Nada é mais importante a um sistema que suas origens, suas raízes. Se nos distanciamos de nossas raízes, bem, já vimos o que está nos custando. Por isso, e por motivos tantos, a arte de se expressar pela arte de contar e escutar estórias é tão fundamental à nossa comunicação, ao nosso partilhar, ao nosso equilíbrio.

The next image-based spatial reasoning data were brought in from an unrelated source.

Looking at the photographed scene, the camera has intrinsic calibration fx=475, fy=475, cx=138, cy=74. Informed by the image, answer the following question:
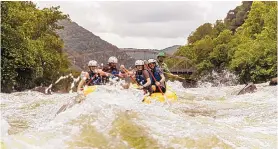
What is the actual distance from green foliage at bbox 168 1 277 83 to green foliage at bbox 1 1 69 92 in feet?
46.1

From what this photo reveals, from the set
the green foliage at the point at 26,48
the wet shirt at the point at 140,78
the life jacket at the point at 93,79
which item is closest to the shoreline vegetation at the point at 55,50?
the green foliage at the point at 26,48

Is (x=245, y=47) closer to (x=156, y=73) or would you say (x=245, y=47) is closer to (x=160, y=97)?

         Quando contando estórias, estamos dando à nossa cultura sua cor primeira: a cor da Tradição Oral. Então, sejamos ousados e sigamos com a força mágica do Lúdico. A palavra tem peso físico, tem cor, tem cheiro, tem personalidade, tem vida própria e se fará presente nos neurônios de quem a escutar. Quando nos expressamos, nestes dias barulhentos e inexpressivos, temos que labutar contra a surdez, a desatenção e a falta de hábito das pessoas que, distanciadas de uma boa prosa, têm dificuldade em se aproximar de suas raízes perdidas. Mas, como não se desativa uma pessoa por inteiro, ainda há em cada um de nós, por mais contaminada que esteja a comunicação, um filamento de luz. Por este filamento vivo somos percebidos. A pessoa pode até estar distante. Mas, sua essência, seus neurônios estão ligados e, por esta partícula ativa que resistiu a tantos ataques, ela escutará. Esta informação, fragmentos de nossa estória, ficará armazenada na memória e um dia, num momento mágico, a mensagem é traduzida e faz-se a comunicação.